O estudo das nobrezas lusoamericanas ainda é, mesmo depois das obras de fôlego de Evaldo Cabral de Mello, João Fragoso e Ronald Raminelli, 9 tema merecedor de mais atenção. Uma das áreas em que restam territórios a serem explorados é sua relação com os grupos subalternos dos quais dependiam seu poder, seguindo o exemplo de Mafalda Soares da Cunha em sua tese de doutoramento para a maior Casa aristocrática de Portugal, como destaca em sua entrevista. No Brasil, Fragoso tem estudado a relação com os cativos através do compadrio, 10 mas o artigo de Israel Silva Aquino & Fábio Kuhn, “Redes, hierarquia e interdependência social nas relações de compadrio do século XVIII (Viamão – 1747-1769)”, busca identificar as relações sociais de duas poderosas famílias do extremo sul do Estado do Brasil. Recorrendo à metodologia da análise de redes sociais, tem como uma de suas contribuições mais interessantes a descoberta da centralidade feminina nessas relações, sugerindo que os estudos sobre elites e nobreza devem esforçar-se mais para refletir sobre o papel das mães, esposas e filhas na constituição e reiteração das nobrezas locais.

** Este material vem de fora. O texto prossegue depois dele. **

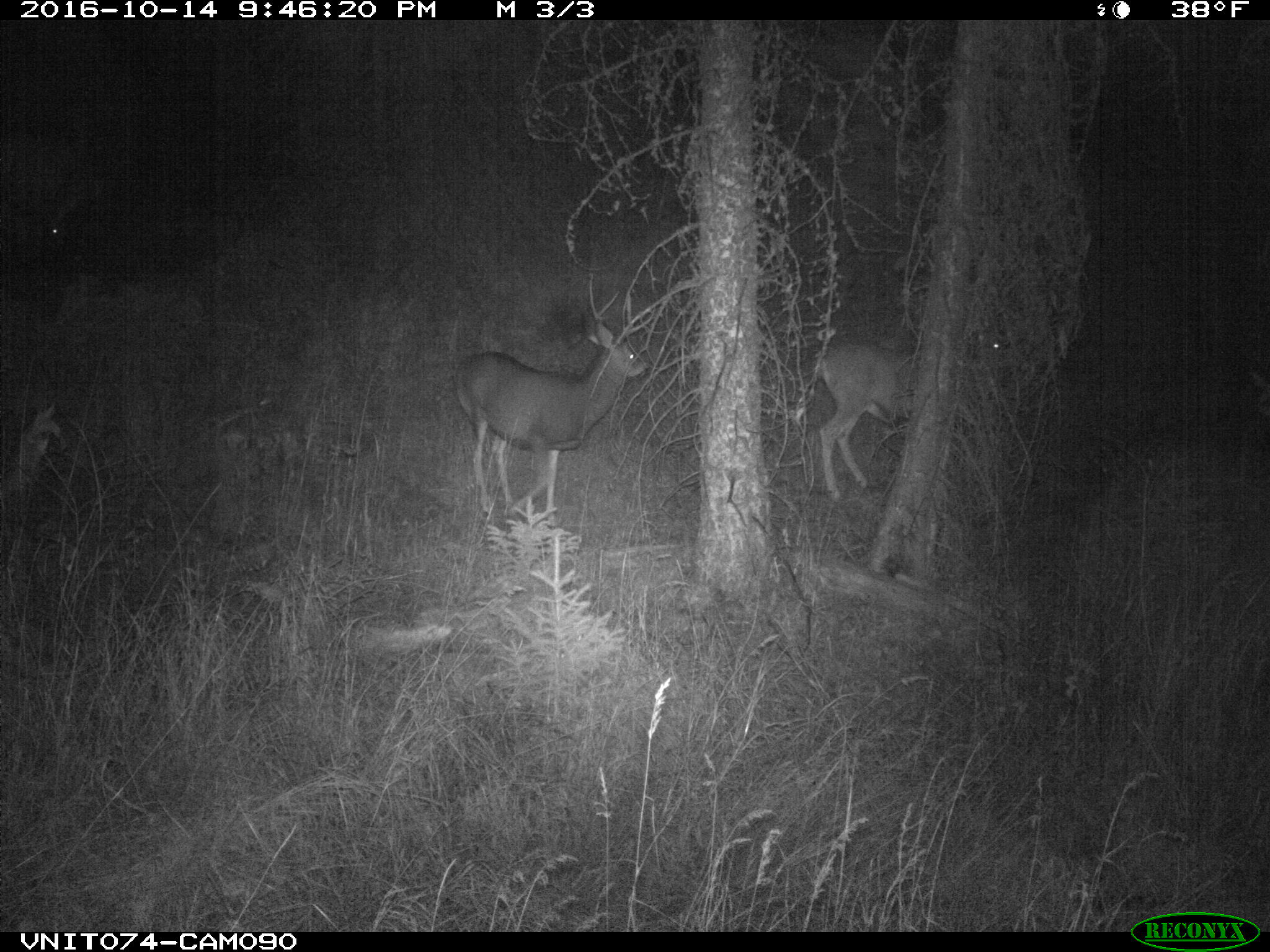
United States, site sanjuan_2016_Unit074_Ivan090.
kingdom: Animalia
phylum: Chordata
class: Mammalia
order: Artiodactyla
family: Cervidae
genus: Odocoileus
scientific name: Odocoileus hemionus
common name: mule deer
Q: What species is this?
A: Odocoileus hemionus (mule deer).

Para além disso, cabe ressaltar a carência de estudos sobre a nobreza imperial brasileira tal como se configurou após a independência. Embora a concepção de nobreza já estivesse em processo de transição desde o período moderno, incorporando a variante do mérito, com a difusão dos critérios liberais, os debates políticos que se afirmaram nas primeiras décadas do Império independente apresentaram uma reflexão sobre a nobreza, tendo muitas vezes questionado sua existência ou, mesmo quando a tomaram como dada, buscando incorporar novos sentidos a ela. Nesta perspectiva, o modelo liberal que atentava para a figura do indivíduo, e não do pertencimento ao corpo social tal como existente no Antigo Regime, e, consequentemente, para a ideia de mérito, permeou a reformulação que muitos grupos faziam da sociedade. É preciso repensar, portanto, a ideia de nobreza e atentar para as formas como ela passou a ser concebida pelos atores políticos da época, para além do aprofundamento dos estudos sobre as relações entre nobreza e elite política e nobreza e poder econômico, aspectos os quais a análise de Luiz Fernando Saraiva, no artigo “O espaço da nobreza: hierarquia do poder em Minas Gerais no século XIX”, adiciona contribuição fundamental.

A manutenção de títulos e distinções no Império do Brasil não implicava necessariamente na manutenção dos sentidos construídos ao longo do Antigo Regime. Embora também nos séculos anteriores eles fossem múltiplos, fato é que a transição por que passou o novo Império que se criava, após os debates liberais e constitucionalistas, não poderia deixar de produzir uma grande aceleração nas maneiras de conceber as hierarquias sociais. Evidentemente, não se quer aqui afirmar que a nobreza imperial brasileira fosse completamente distinta daquela existente no período moderno, mas sim atentar para o fato de que os agentes históricos construíam e reconstruíam os sentidos atribuídos a ela, de modo que coexistiam percepções que a ligavam aos sentidos do Antigo Regime, e outras que as relacionavam aos sentidos liberais.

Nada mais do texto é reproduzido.